The Superfund site covers 44 acres along state Route 14, 2.5 miles northwest of Salem on the Columbiana-Mahoning county line.

At the Nease Superfund site unlined ponds were used to treat chemical waste, which seeped into the area's soil and ground water. Surface water runoff from the waste treatment ponds flowed into nearby Feeder Creek tributaries that run through the site causing pollution in the Middle Fork of Little Beaver Creek which is east of the site.

Rutgers Organics, based in Germany, acquired the property in 1977, but never operated there. The site was placed on the Superfund National Priorities List in 1983.

After reviewing a feasibility study prepared by the responsible party Rutgers Organics Corp., U.S. EPA Region 5 evaluated three cleanup alternatives.

Nease Superfund Site near Salem, Ohio. (Panoramic Photo Collage by Masumi Hayashi)
The agency's $3.8 million plan is considered to be "protective of human health and the environment. It will provide long-term effectiveness and is cost-effective," the agency said.

The plan entails removal of the most contaminated sediment in the Middle Fork of Little Beaver Creek and removal of Feeder Creek sediment. It includes removal of the most contaminated floodplain surface soil.

All this contaminated soil and sediment will be disposed back on the Superfund site at the former Nease facility, where it will be covered with clean soil, the EPA says.

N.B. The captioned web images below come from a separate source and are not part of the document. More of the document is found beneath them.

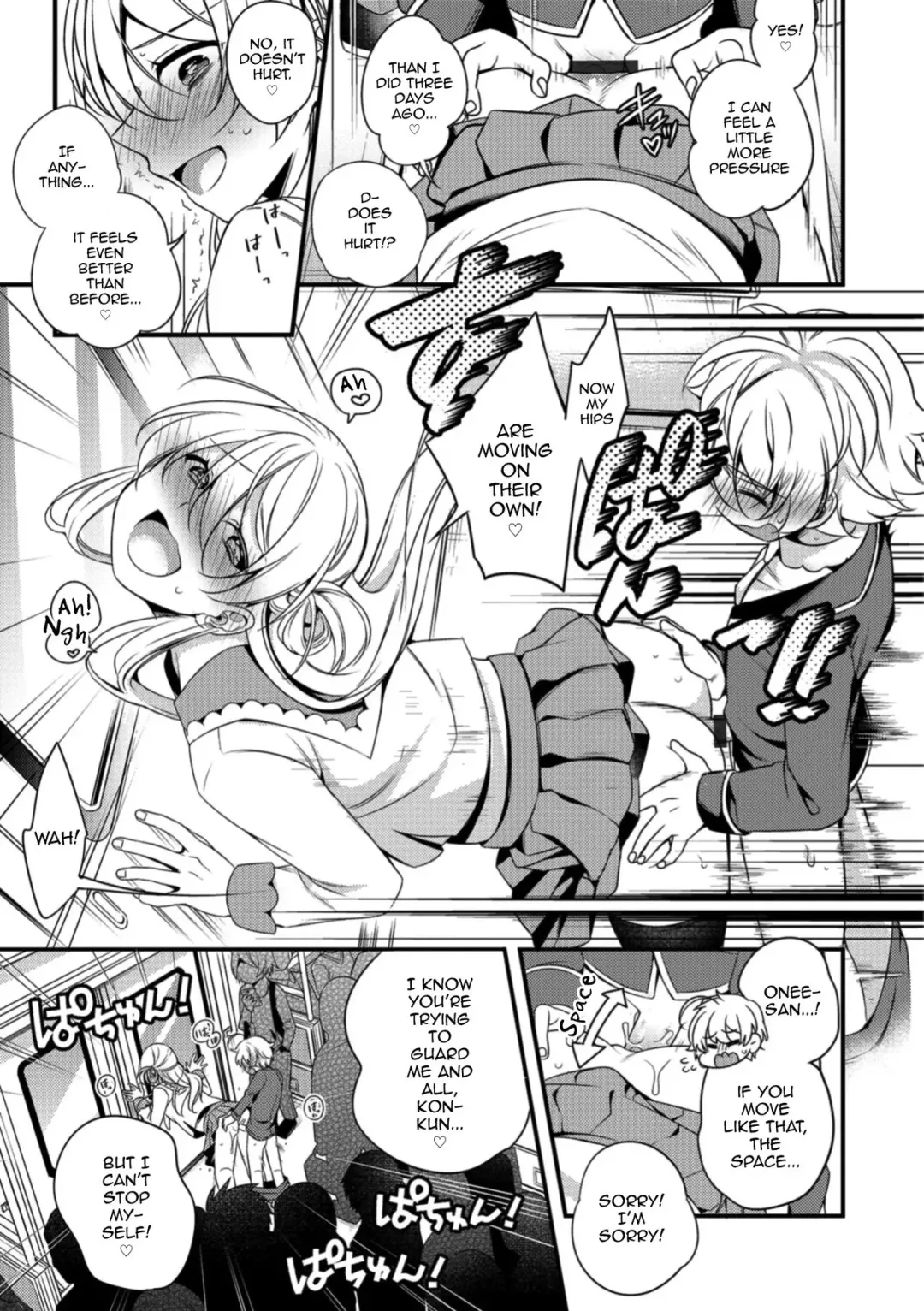 [Binbi] Boku to Onee-san no Chikan Boushi Daisakusen Fhentai - Page 5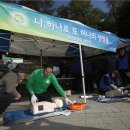 에스원교육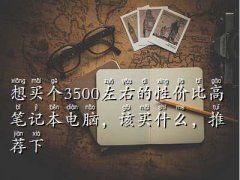 3500ԪҹPӛ,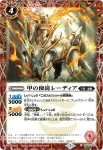 BS35-006 C 魂騎竜セイガ(BS35收錄/2016年度版)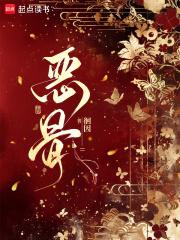 恶骨刑侦 恶骨刑侦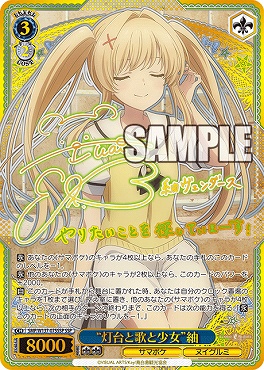 !★パラ ( SSP ) SMP/W137-075SSP “灯台と歌と少女”紬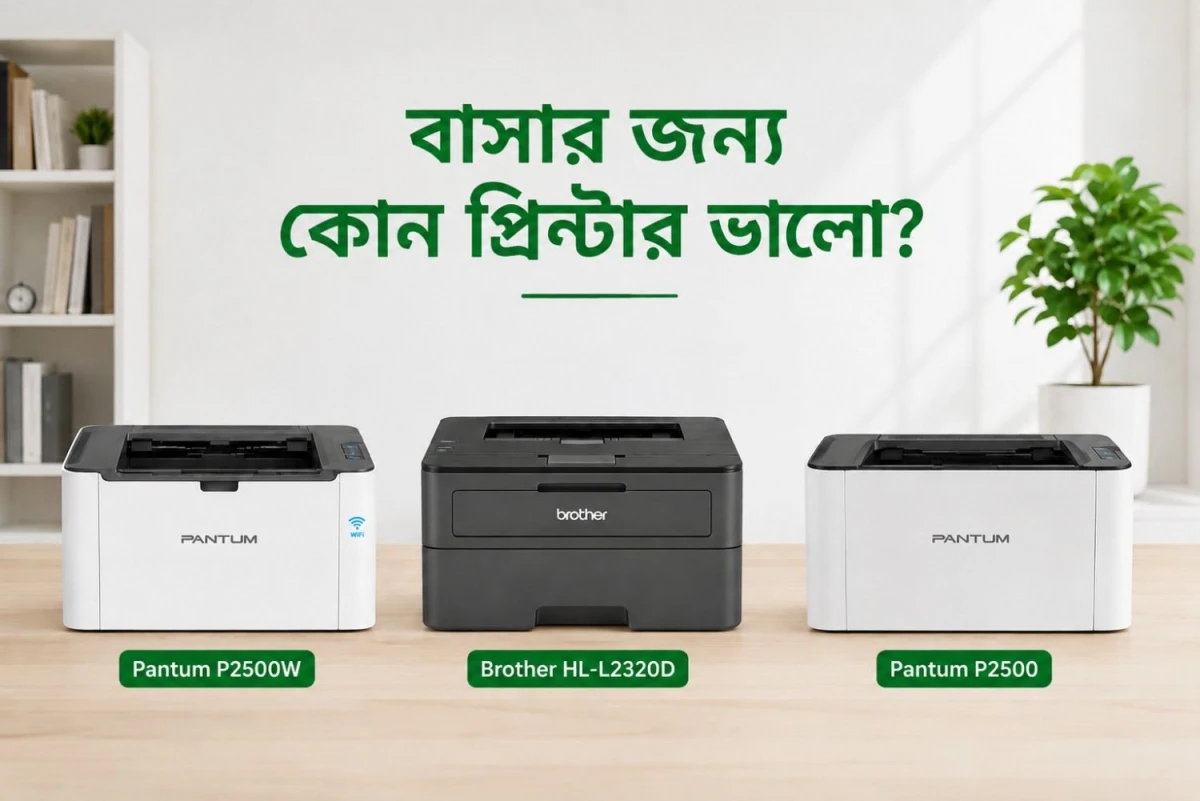 বাসার জন্য ইঙ্কজেট নাকি লেজার প্রিন্টার?
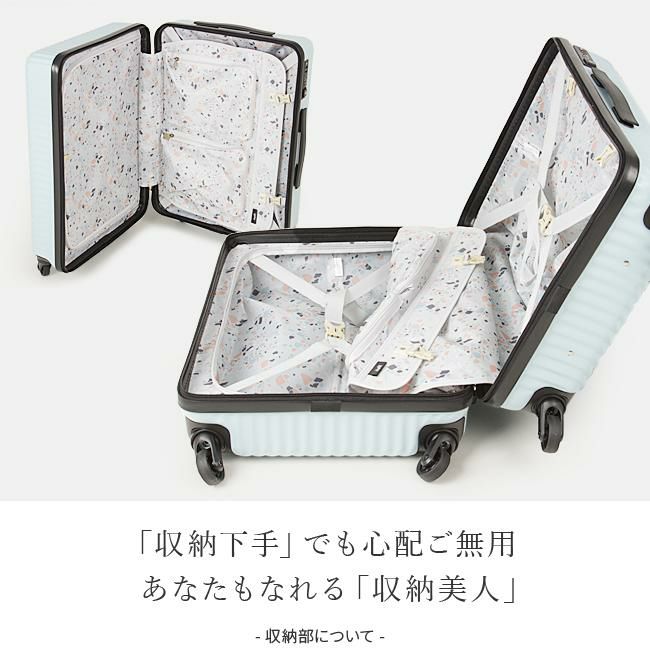 ハント マイン スーツケース HaNT hant-05748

Separate from the work outlined in this proposed cleanup plan, EPA approved a cleanup plan in 2006 to address the portion of the Nease site known as Operable Unit 2.

Ground water and mirex-contaminated soil cleanup work for this portion of the site of the site is expected to continue through 2011.

Mirex breaks down slowly in the environment and may remain in soil for years," the EPA wants. It can build up in fish or other organisms that live in contaminated bodies of water, and it can also build up in animals or people who eat contaminated fish.

The EPA says on its website, "We are not sure now mirex affects people's health, but it may cause cancer and can affect the skin, liver, and nervous and reproductive systems. Exposure to mirex happens from eating food or touching soil containing the chemical."

A meeting to accept public input on the plan will be held at 6:30 pm, July 31, at Salem Public Library, 821 E. State St.

Residents who need special accommodations for the meeting may contact Community Involvement Coordinator Susan Pastor by July 24 at 800-621-8431, Ext. 31325, or pastor.susan@epa.gov.

Comments also will be accepted online via www.epa.gov/region5/sites/nease, where background information including a current fact sheet can be viewed.

EPA will choose a final cleanup plan after reviewing all comments received during the comment period. The agency may modify its proposed plan or select another of the options outlined at the public meeting or in the fact sheet.